December 02, 1992|By Knight-Ridder News Service


Come see cute little Macaulay Culkin again. Slapping his hands to his face again. Come laugh again at the merry, madcap misadventures that follow when he's lost again -- this time in New York City -- in "Home Alone 2."

But when it happens in real life, is it all that funny to your average mom or dad?

Even if it's only for a few minutes in a shopping mall.

"You panic. You think the worst. You automatically think she's been snatched and killed," says Elizabeth Sanchez, 21, of Miami. She remembers the time her sister, Aby, now 13, was lost briefly in a Sears store eight years ago. "It seems so menacing out there. We hear so many stories."

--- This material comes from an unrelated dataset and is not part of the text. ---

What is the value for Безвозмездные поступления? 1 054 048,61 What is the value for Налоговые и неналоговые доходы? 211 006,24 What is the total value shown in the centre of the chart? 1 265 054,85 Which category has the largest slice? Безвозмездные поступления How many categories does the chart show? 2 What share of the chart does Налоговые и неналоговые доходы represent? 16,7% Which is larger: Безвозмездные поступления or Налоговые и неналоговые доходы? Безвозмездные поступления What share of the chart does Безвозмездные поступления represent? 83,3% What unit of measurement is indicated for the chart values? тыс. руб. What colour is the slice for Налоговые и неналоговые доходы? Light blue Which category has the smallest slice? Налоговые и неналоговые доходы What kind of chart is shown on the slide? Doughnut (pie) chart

"I just had my heart in my throat," said Thomasina Carver, 33, at the Broward (Fla.) Mall with her son, T.J., 6. She was remembering when T.J. wandered to a video arcade last year while she was trying on shoes. It took the longest 10 minutes of her life to find him.

Kids, being kids, regularly scare their parents to death by getting briefly lost in malls, at fairs, in airports. But what parents fear the most -- abduction by a stranger -- is less likely than most think, law officers say.

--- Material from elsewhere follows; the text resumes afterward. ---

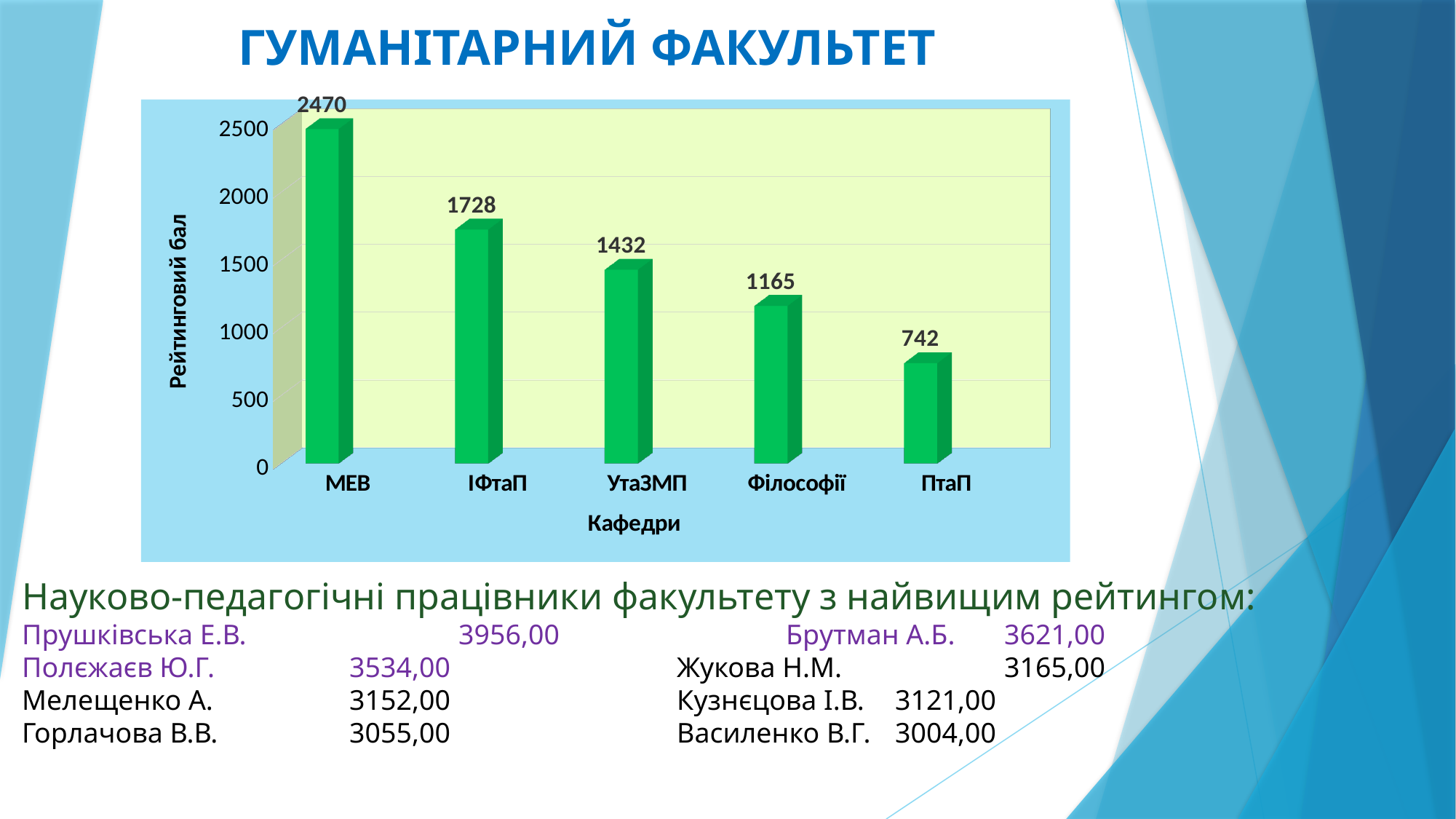
Which department has the lowest rating score? ПтаП What is the difference between the rating scores of МЕВ and ІФтаП? 742 How many departments are shown in the chart? 5 What is the rating score for the Філософії department? 1165 What type of chart is shown on the slide? bar chart What is the rating score for the ПтаП department? 742 Is the rating score for Філософії greater or less than 1000? greater What is the rating score (Рейтинговий бал) for the МЕВ department? 2470 Which department has the highest rating score? МЕВ Do the rating scores rise or fall from left to right across the departments? fall Which department has a higher rating score, ІФтаП or УтаЗМП? ІФтаП What is the difference between the rating scores of УтаЗМП and Філософії? 267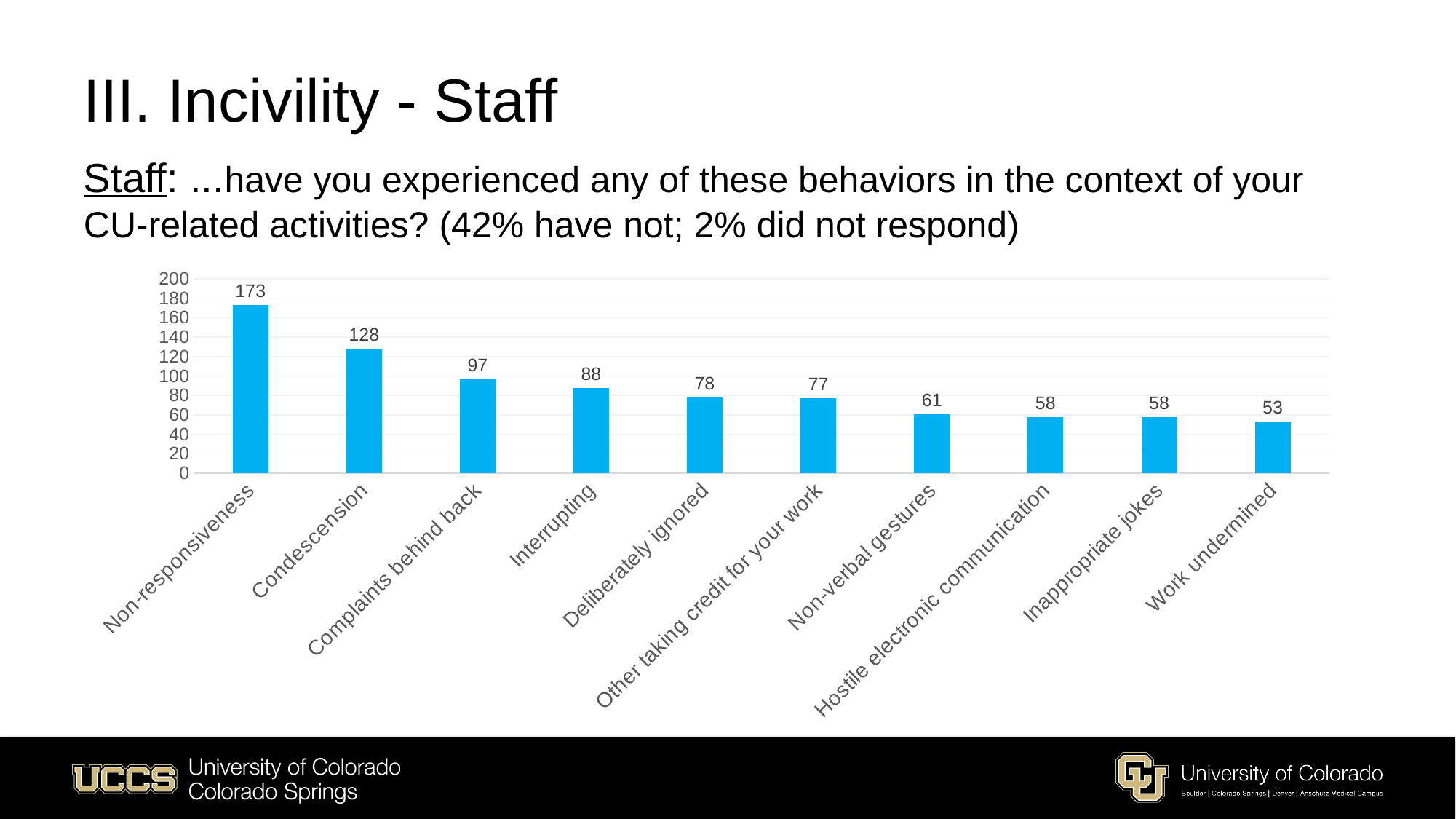
What is the value for Work undermined? 53 Do the values rise or fall from left to right across the categories? fall What is the value for Condescension? 128 What is the value for Other taking credit for your work? 77 Which behavior has the lowest value? Work undermined Which behavior has the highest value? Non-responsiveness Is the value for Complaints behind back greater or less than 80? greater What kind of chart is shown on the slide? bar chart Which is larger, the value for Interrupting or the value for Deliberately ignored? Interrupting How many behavior categories are shown in the chart? 10 What is the value for Non-responsiveness? 173 What is the difference between the values for Non-responsiveness and Condescension? 45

"In a normal year there are less than 100 in the country of stranger abductions," says Miami FBI spokesman Paul Miller. "One's too many, but it's not like it's in the thousands."

And the way Kevin gets lost in the movie -- mistakenly getting on a New York-bound plane while his parents get on a Miami-bound one -- is even less likely.

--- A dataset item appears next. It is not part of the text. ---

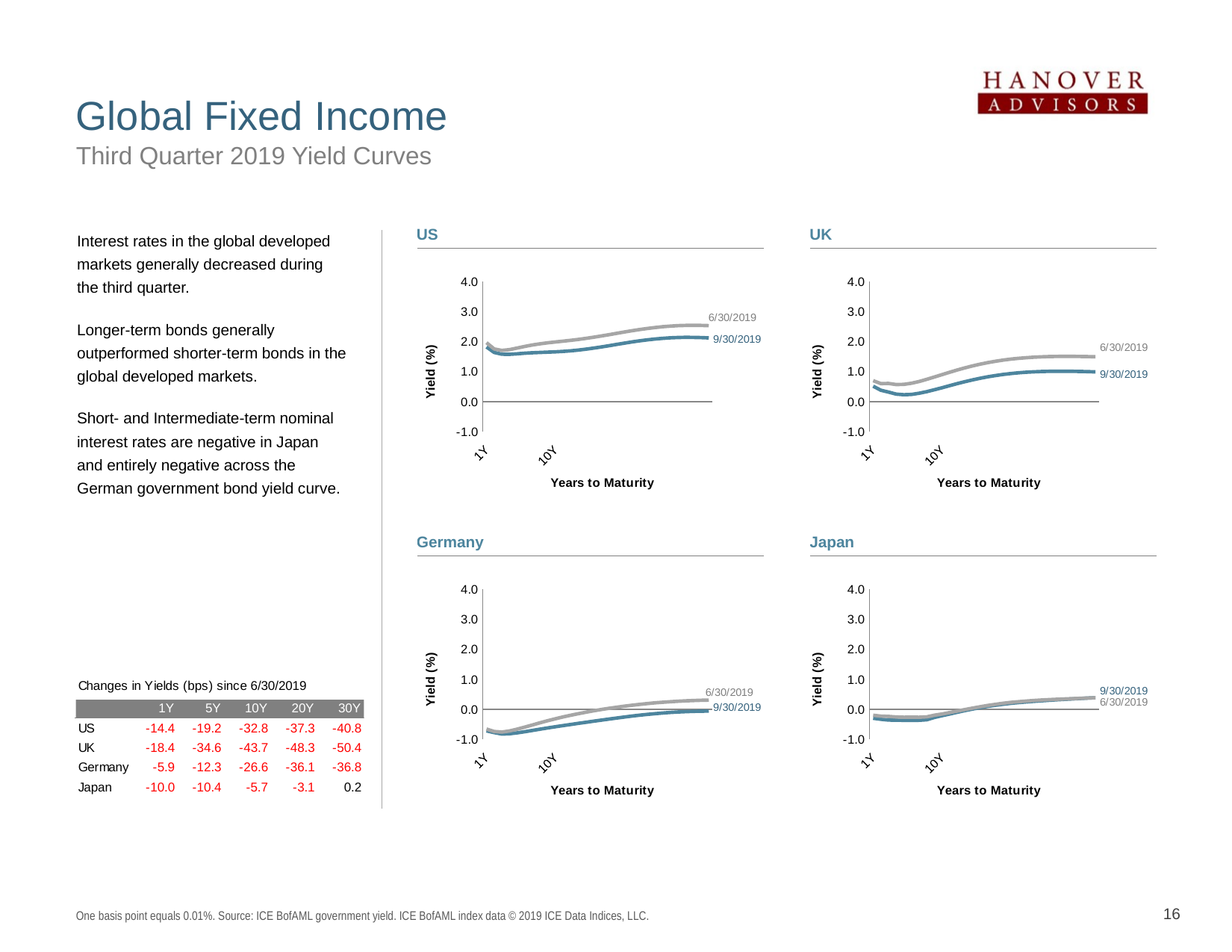
What is the x-axis title of the UK chart? Years to Maturity What kind of chart is the US chart? line chart What is the y-axis title of the Japan chart? Yield (%) In the Japan chart, is the 6/30/2019 yield at 1Y greater or less than 0.0? less In the UK chart, is the 9/30/2019 yield at 1Y greater or less than 1.0? less How many yield curve charts are on the slide? 4 In the US chart, which series is higher at 10Y, 6/30/2019 or 9/30/2019? 6/30/2019 In the UK chart, which series is higher at 10Y, 6/30/2019 or 9/30/2019? 6/30/2019 In the Germany chart, is the 9/30/2019 yield at 1Y greater or less than 0.0? less In the Germany chart, does the 9/30/2019 curve generally rise or fall from 1Y to 10Y? rise How many series does the US chart show? 2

"Only in the movies," says David Melancon, of the Association for Flight Attendants, which represents 20 big U.S. airlines.

Most airlines have programs to help kids fly without parents, handing them from flight attendant to flight attendant, he said. Kids over 5 can fly alone without using that program, if their parents think they're up to it.

But no matter how briefly a child is missing, it takes years off the lives of parents.

"Usually the kid just wanders off to the other side of a clothes rack," says Mel Mendelson, manager of Dadeland (Fla.) Mall. "Usually it's only for four or five minutes. But the mothers are hysterical. They start screaming. Parents always think of Adam Walsh. They still remember."

Many parents still remember Adam -- the cute little 6-year-old boy in the now-famous photo, wearing his baseball suit, clutching his bat. Adam disappeared in 1981 after his mother left him playing video games in a Hollywood, Fla., Sears store while she went to buy a lamp.

Two weeks later, his severed head was found in a canal. The crime was never solved.

Adam's case helped create a wave of near hysteria in the mid-1980s, when wildly exaggerated claims were made that up to 1.5 million American children were missing. Now most acknowledge that the real number is in the hundreds.

It's very rare that a missing child has been abducted by a stranger, says Sgt. Thomas Murphy of the Metro-Dade (Miami) Police missing persons department. "I can't recall one here."

Almost all child abductions are by parents who have lost custody of children in divorce cases.

Mr. Mendelson, the mall manager, has to go back 11 years to remember the last time a lost child even got outside the mall. A 6-year-old boywandered away and was found a block away.

But just because kids are very seldom in serious danger when they're missing for a few minutes, don't think that is any comfort to their parents.

"Javier just wandered over to the toy department when he was in a K mart with his mother," said Jesus Saldana, 30, watching his 3-year-old son frolic at Miami International Mall.

"She called the manager, the police. She was just going crazy."